Recent growth and proliferation of malware has tested practitioners’ ability to promptly classify new samples. In contrast to labor-intensive reverse engineering efforts, machine learning approaches have demonstrated increased speed and accuracy. However, most existing malware classifiers must be calibrated using a large number of samples that are painstakingly manually analyzed before training. Furthermore, as novel malware samples arise that are beyond the scope of the training set, additional reverse engineering effort must be employed to update the training set, and the sheer volume of new samples found in the wild places substantial pressure on the practitioner’s ability to reverse engineer enough malware to adequately train modern classifiers.
To address this problem, we propose a three-pronged approach. First, we will leverage data mixing techniques to generate novel and plausibly realistic malware samples by mixing feature representations of pairs of malware samples. In contrast to using rudimentary perturbation techniques, our approach will generate novel samples that correspond to malware samples that reflect malicious binaries using semantics-aware augmentation. Second, we will leverage neural network verification techniques for analyzing and improving classification robustness that ensures a specific level of coverage in the input and feature spaces of malware binaries. This will enable improved classification boundaries in the feature space, resulting in more accurate malware classification. Third, we will develop a search-based malware evolution engine that generates additional novel malicious binaries. While existing data augmentation techniques work in the feature space or upon an abstract representation, the augmented samples do not necessarily correspond to real, functioning binaries. Thus, we will leverage automated program repair techniques to generate new malware samples by guiding an evolutionary search to evade classification.
Together, these research thrusts will improve the accuracy and robustness of existing malware classifiers by focusing on data quality — this means the findings will generalize across various model architectures and feature representations. Moreover, our approach will enable classification by drastically reducing the quantity of manually labeled malware samples. In turn, we will reduce the amount of effort spent reverse engineering and labeling samples, instead focusing on the automatic generation of novel samples that can augment a small seed training set. Overall, this project will address a critical need for ensuring high quality malware classification, but also the ever-growing need for scalable classification in spite of the sheer volume of new malware threats discovered in the wild year to year.
The proposal consists of three thrusts spanning three years.

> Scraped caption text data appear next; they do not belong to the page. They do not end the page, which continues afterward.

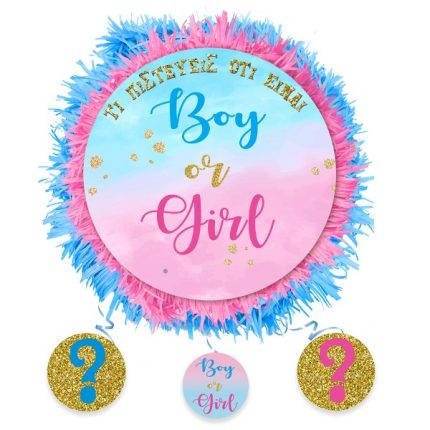 Πινιάτα Πάρτυ Gender Reveal 40εκ | 553153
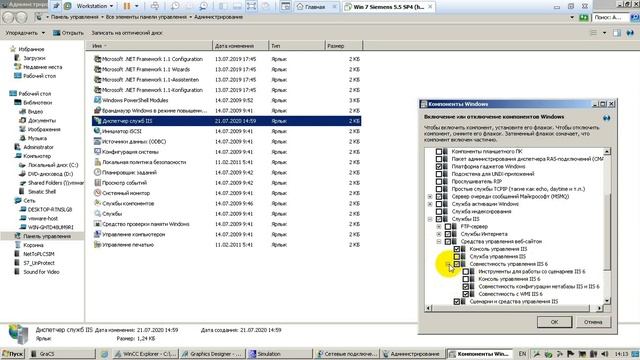 WinCC [WorkTable] WebNavigator. First steps смотреть онлайн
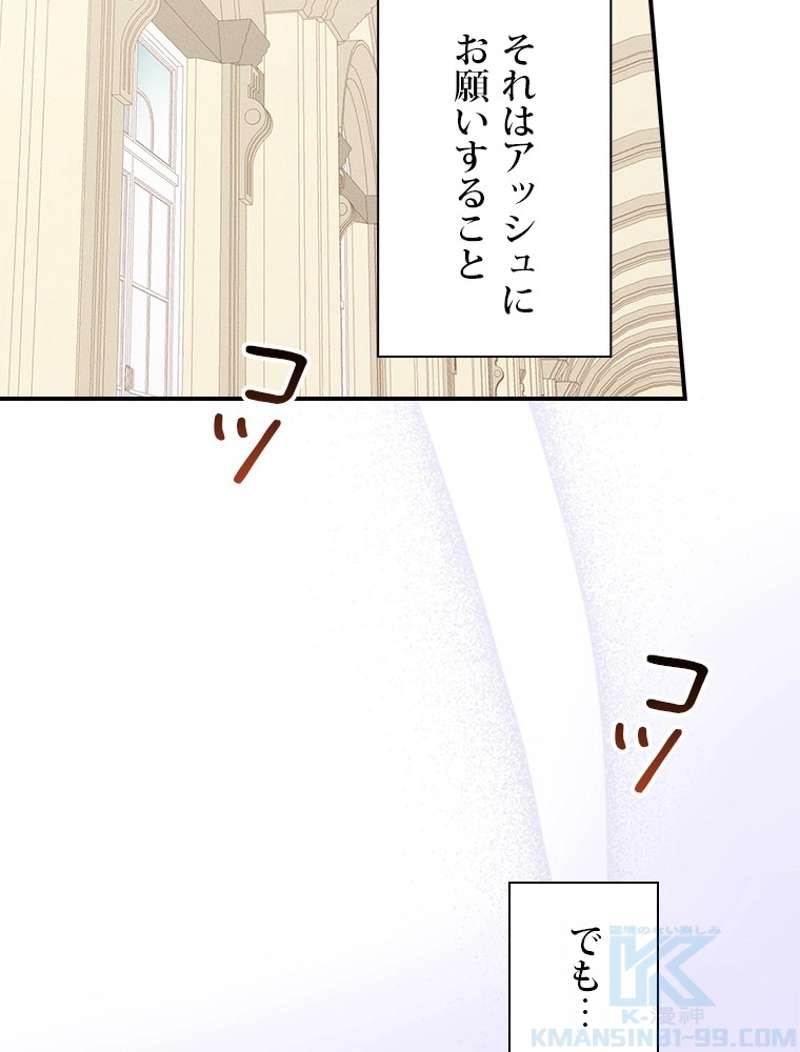 P88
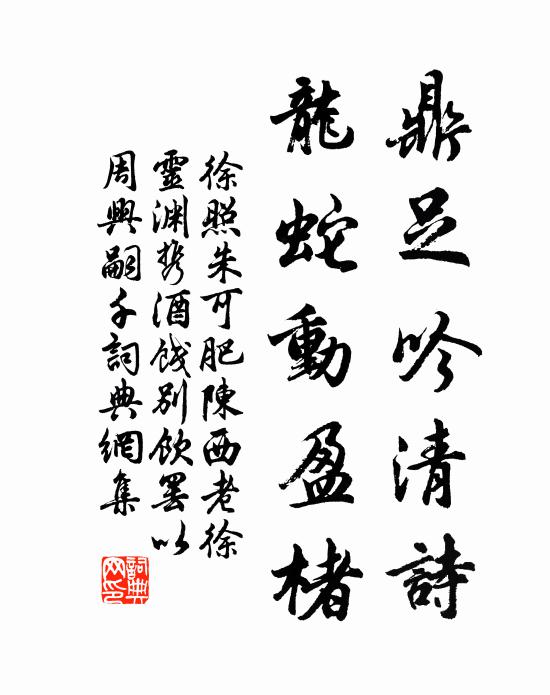 玄發難姑息，青雲有路岐 詩詞名句
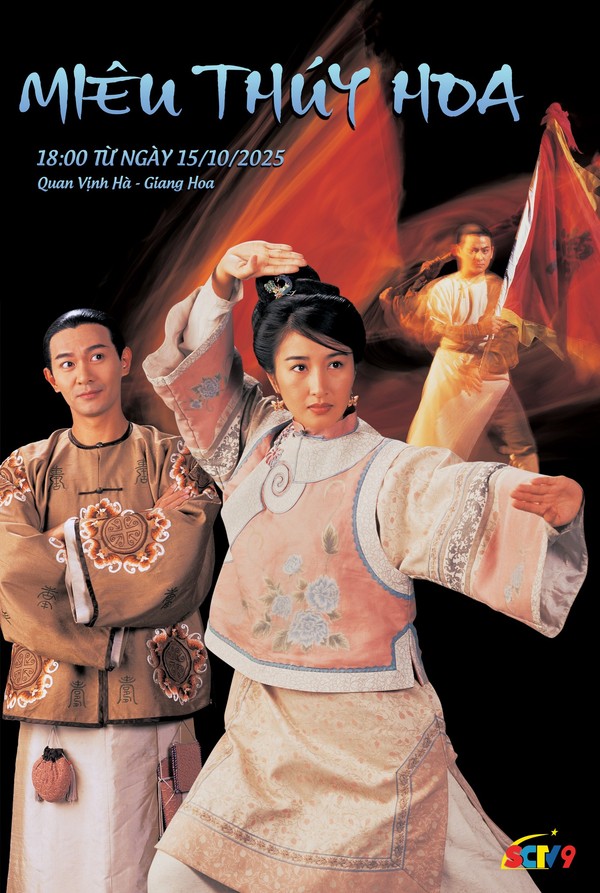 Miêu Thúy Hoa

In the first year, we will focus on the development of novel augmentation techniques that focus on generating novel malware samples by mixing pairs of labeled samples. In the second year, we will focus on the robustness analysis techniques for perturbing malware samples to ensure adequate coverage of classification boundaries. Finally, in the third year, we will develop an evolutionary search to generate realistic novel malware samples intended to evade classification. Each thrust will contain an internal evaluation to ensure progress is being made and goals are being met with respect to malware classification accuracy, robustness, and efficiency.